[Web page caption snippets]

--------------------------------------------------

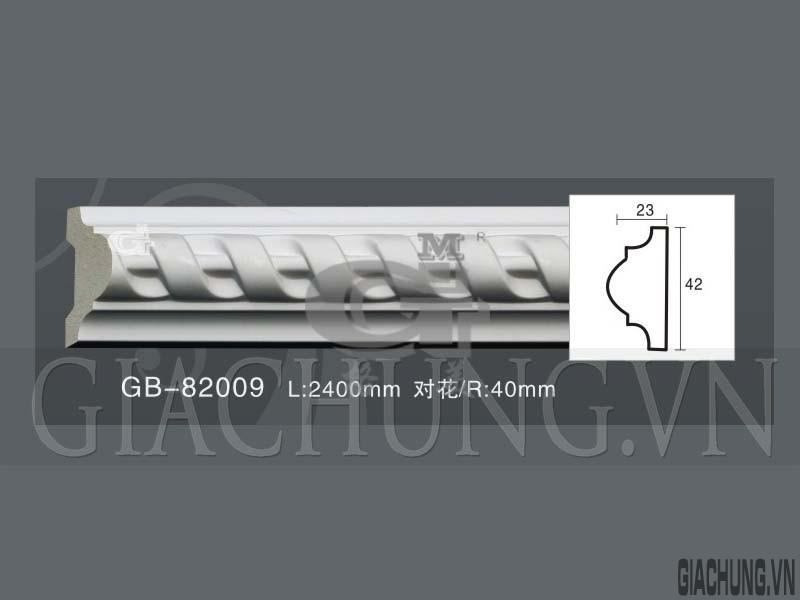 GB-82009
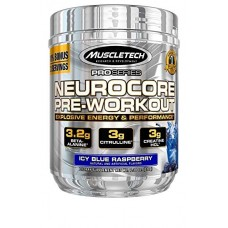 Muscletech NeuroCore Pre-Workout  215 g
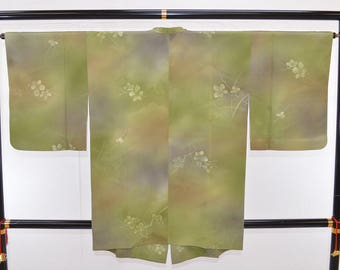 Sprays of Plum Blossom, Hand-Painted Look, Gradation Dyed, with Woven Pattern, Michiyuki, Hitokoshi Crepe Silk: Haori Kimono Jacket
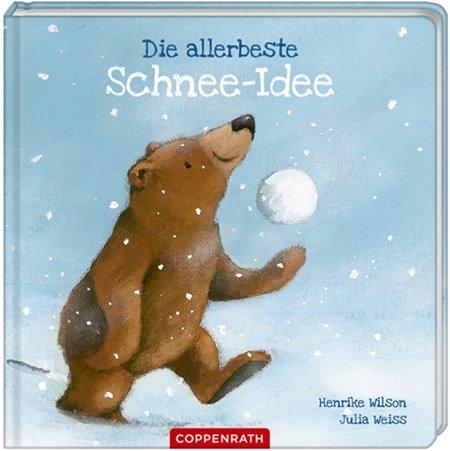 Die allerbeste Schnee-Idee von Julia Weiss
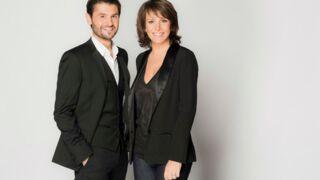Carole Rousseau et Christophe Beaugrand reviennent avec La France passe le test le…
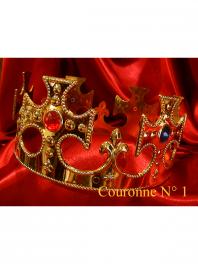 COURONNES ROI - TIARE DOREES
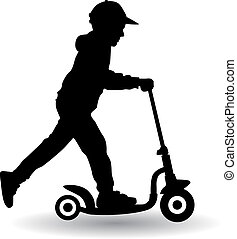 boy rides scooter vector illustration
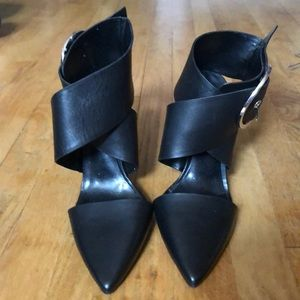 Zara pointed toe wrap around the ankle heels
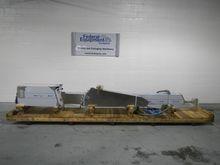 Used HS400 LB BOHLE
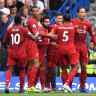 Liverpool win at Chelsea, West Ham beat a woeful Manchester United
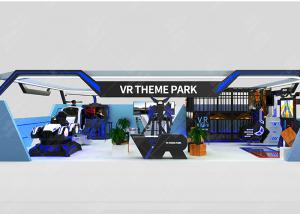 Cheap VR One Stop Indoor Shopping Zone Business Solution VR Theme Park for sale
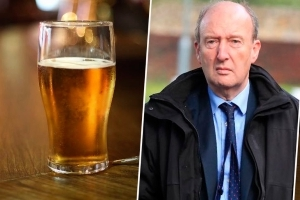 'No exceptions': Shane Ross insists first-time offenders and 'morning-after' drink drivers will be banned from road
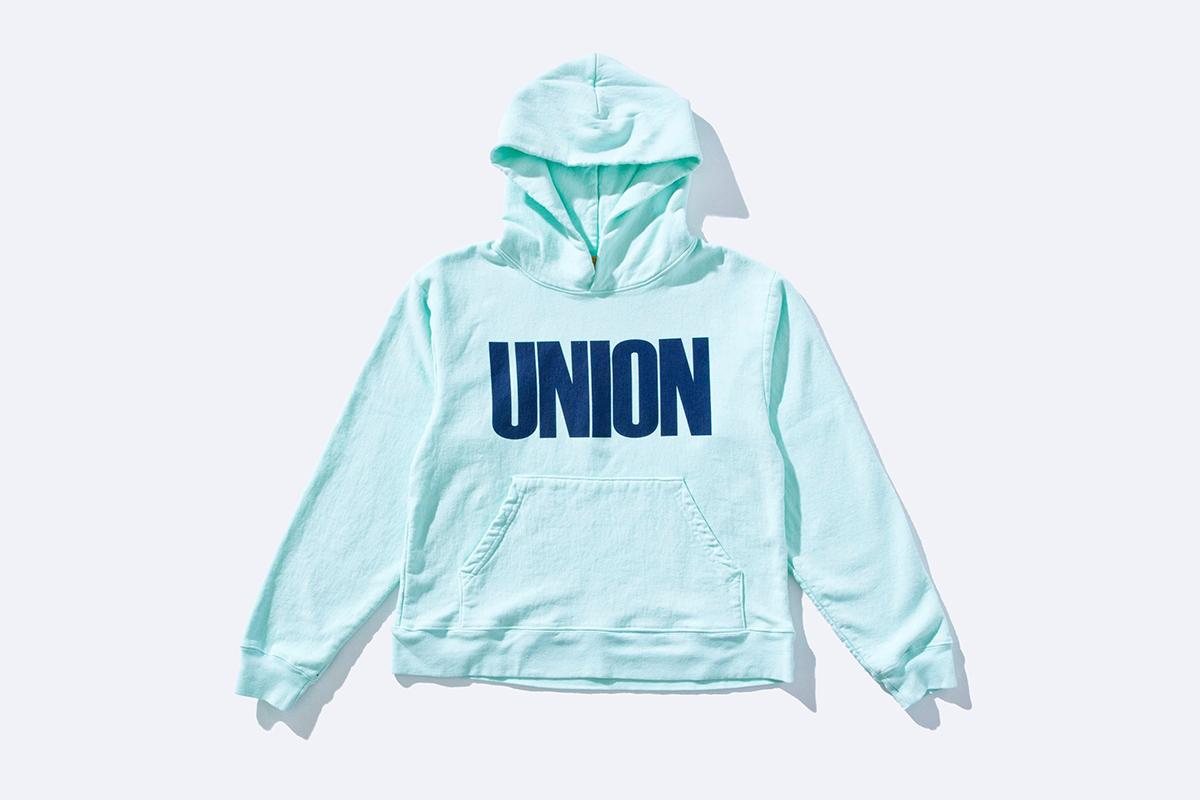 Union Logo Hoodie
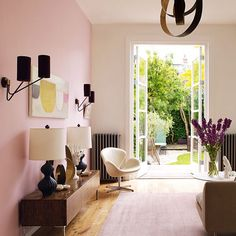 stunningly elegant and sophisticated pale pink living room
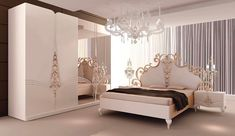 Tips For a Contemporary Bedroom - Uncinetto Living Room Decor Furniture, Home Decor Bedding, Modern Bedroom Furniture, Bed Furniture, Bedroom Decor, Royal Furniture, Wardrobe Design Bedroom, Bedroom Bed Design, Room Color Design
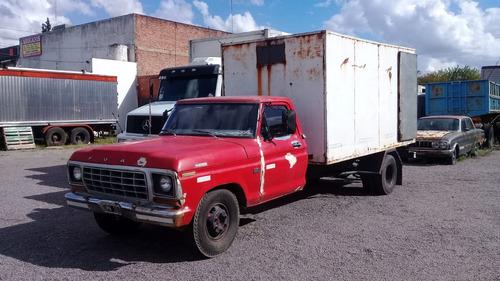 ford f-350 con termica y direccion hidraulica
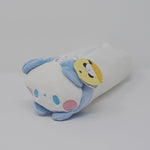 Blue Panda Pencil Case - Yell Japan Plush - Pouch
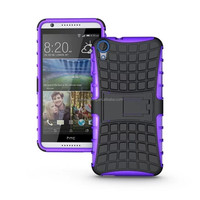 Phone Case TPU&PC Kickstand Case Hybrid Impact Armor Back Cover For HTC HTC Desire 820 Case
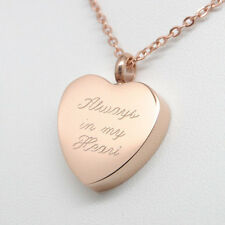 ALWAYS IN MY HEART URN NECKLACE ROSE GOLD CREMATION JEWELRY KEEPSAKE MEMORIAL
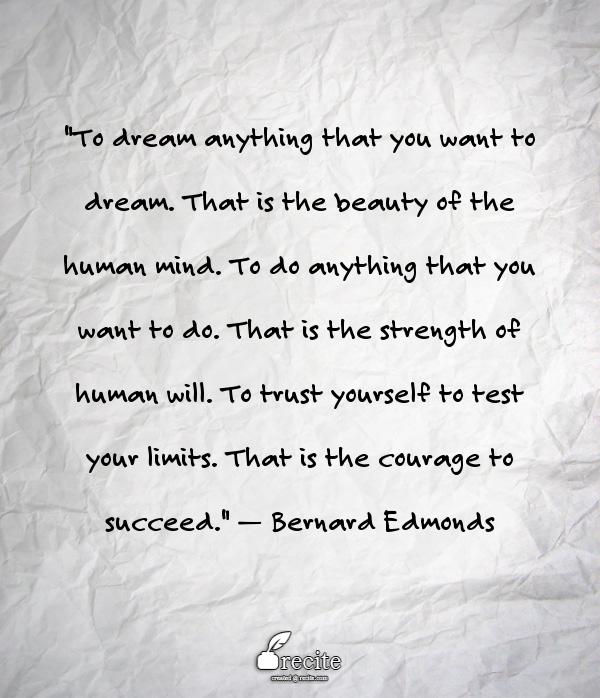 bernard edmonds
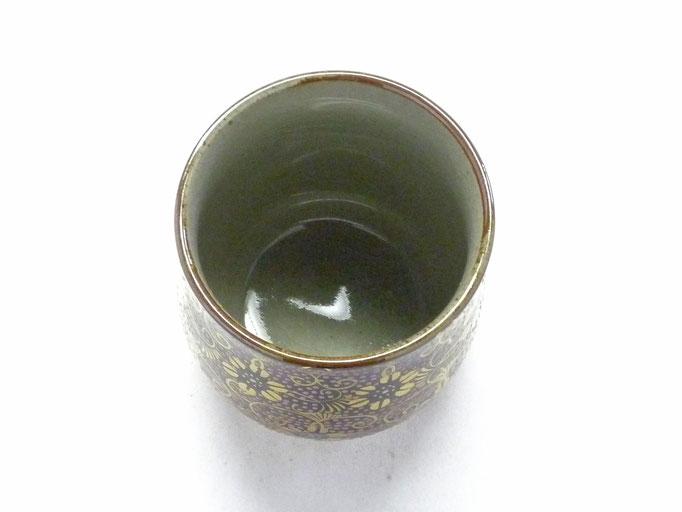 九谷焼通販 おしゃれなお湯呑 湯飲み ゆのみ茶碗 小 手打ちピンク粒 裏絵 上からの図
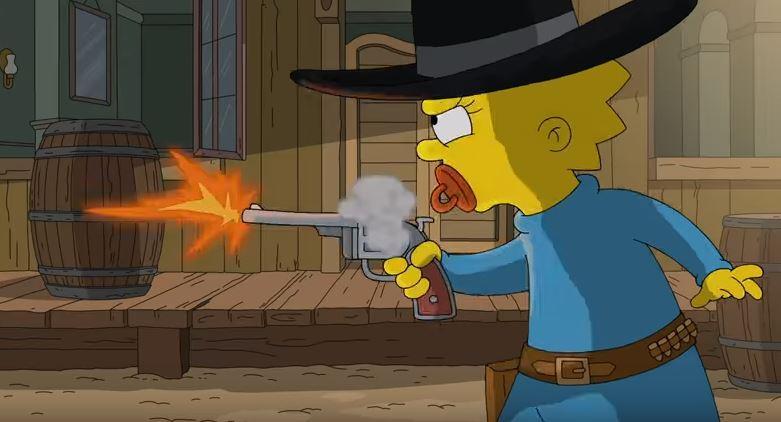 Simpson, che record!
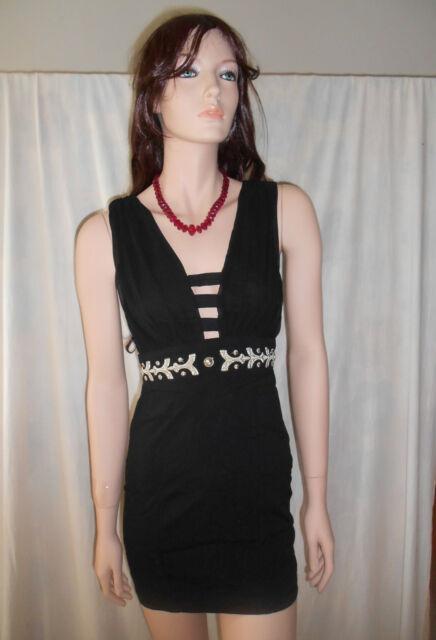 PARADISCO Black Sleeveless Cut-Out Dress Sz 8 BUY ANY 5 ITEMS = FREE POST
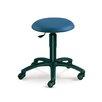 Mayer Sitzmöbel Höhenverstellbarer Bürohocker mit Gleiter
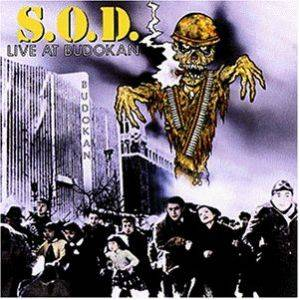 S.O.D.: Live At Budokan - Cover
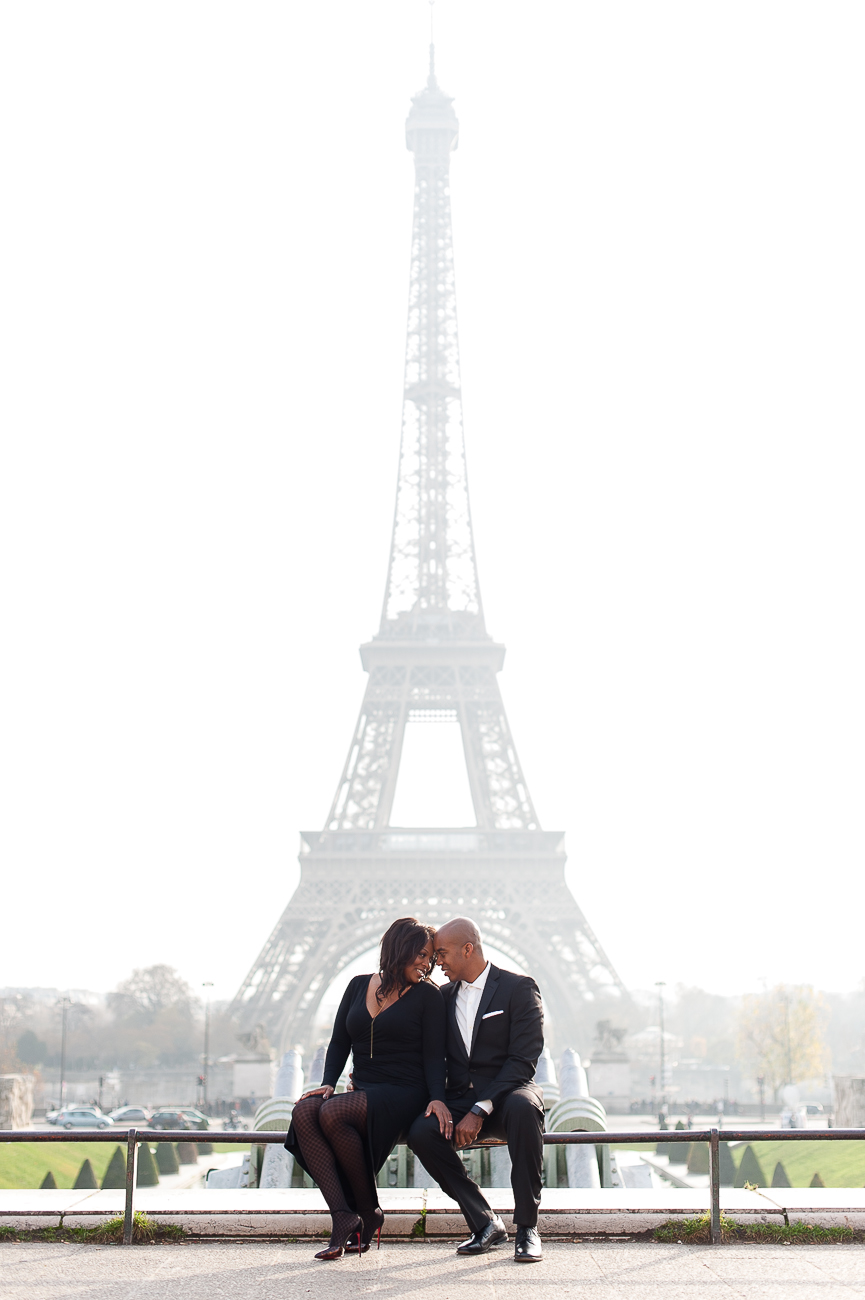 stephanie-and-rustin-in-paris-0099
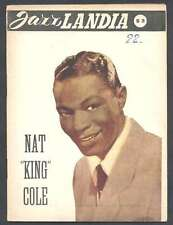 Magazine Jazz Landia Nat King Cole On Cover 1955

--------------------------------------------------

*What you need to do*.
Give again, word for word, the line that contains "banned from road" and every line after it through the end of the entries; omit the pictures.

*Task output*.
 'No exceptions': Shane Ross insists first-time offenders and 'morning-after' drink drivers will be banned from road
 Union Logo Hoodie
 stunningly elegant and sophisticated pale pink living room
 Tips For a Contemporary Bedroom - Uncinetto Living Room Decor Furniture, Home Decor Bedding, Modern Bedroom Furniture, Bed Furniture, Bedroom Decor, Royal Furniture, Wardrobe Design Bedroom, Bedroom Bed Design, Room Color Design
 ford f-350 con termica y direccion hidraulica
 Blue Panda Pencil Case - Yell Japan Plush - Pouch
 Phone Case TPU&PC Kickstand Case Hybrid Impact Armor Back Cover For HTC HTC Desire 820 Case
 ALWAYS IN MY HEART URN NECKLACE ROSE GOLD CREMATION JEWELRY KEEPSAKE MEMORIAL
 bernard edmonds
 九谷焼通販 おしゃれなお湯呑 湯飲み ゆのみ茶碗 小 手打ちピンク粒 裏絵 上からの図
 Simpson, che record!
 PARADISCO Black Sleeveless Cut-Out Dress Sz 8 BUY ANY 5 ITEMS = FREE POST
 Mayer Sitzmöbel Höhenverstellbarer Bürohocker mit Gleiter
 S.O.D.: Live At Budokan - Cover
 stephanie-and-rustin-in-paris-0099
 Magazine Jazz Landia Nat King Cole On Cover 1955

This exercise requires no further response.